Lloré. Lo confieso. Lloré. Pero no de emoción y alegría, sino de pena y tristeza. Busqué con la mirada mi libro de poemas, el que se había llevado mi alma gemela, y allí estaba, en la mesa. Pero no sobre ella, abierto como debería, mostrando endecasílabos sin pudor, sino bajo ella. Mi ángel no había robado mi libro para leerlo, sino para forrar una pata coja de la mesa sobre la que me dijo, con marcado acento extranjero, que dejara mi ropa. No pude evitar la súbita arcada. Me miró sorprendida, estupefacta, ¿qué le ocurre, señor? Nada, respondí. Y como había entrado me fui.

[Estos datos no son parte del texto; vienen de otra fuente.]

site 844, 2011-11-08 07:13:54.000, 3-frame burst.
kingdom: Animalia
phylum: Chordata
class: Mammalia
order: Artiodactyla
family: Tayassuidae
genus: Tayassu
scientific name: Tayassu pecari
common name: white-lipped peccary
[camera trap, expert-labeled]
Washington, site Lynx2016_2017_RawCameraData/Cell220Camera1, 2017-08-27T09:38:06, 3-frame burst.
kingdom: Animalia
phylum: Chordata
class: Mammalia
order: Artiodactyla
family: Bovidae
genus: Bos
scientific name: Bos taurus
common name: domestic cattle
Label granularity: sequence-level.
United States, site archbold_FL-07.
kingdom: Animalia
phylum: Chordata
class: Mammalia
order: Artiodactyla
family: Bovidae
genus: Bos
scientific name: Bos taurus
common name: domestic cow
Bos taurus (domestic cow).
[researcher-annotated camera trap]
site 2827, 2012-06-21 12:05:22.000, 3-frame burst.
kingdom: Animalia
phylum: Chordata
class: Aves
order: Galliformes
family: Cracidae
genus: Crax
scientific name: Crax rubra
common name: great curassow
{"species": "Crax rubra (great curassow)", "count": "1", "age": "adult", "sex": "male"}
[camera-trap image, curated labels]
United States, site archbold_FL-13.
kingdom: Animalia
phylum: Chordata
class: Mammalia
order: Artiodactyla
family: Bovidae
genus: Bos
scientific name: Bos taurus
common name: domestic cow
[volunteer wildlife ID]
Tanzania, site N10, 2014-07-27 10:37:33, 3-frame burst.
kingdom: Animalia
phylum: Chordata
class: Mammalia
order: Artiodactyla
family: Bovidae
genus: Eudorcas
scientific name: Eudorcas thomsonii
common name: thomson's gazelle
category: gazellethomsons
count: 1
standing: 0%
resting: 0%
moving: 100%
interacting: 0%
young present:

Nunca se pagó tanto por tan poco.
Contra todo pronóstico decidí seguir viviendo. Volví al café que hacía chaflán, pedí un mezcal, pagué la cuenta, y dejé sobre la mesa unas cuartillas garabateadas a mano con la esperanza de que, ya que a nadie le gustaba mi poesía, al menos le gustase mi prosa. Así que si está leyendo la historia de este poeta maldito residente en la colonia Coyoacán, en el Distrito Federal, será porque algún alma gemela la rescató de su destino: la papelera. Yo la dejé allí, con la misma fe con la que los náufragos escriben sus mensajes en una botella lanzada al mar. Y si este cuento llegó a sus manos será porque, al final, de forma misteriosa y por improbable que parezca, todo salió bien. Quién sabe, quizás eso sea lo que los optimistas llaman el espíritu de la Navidad.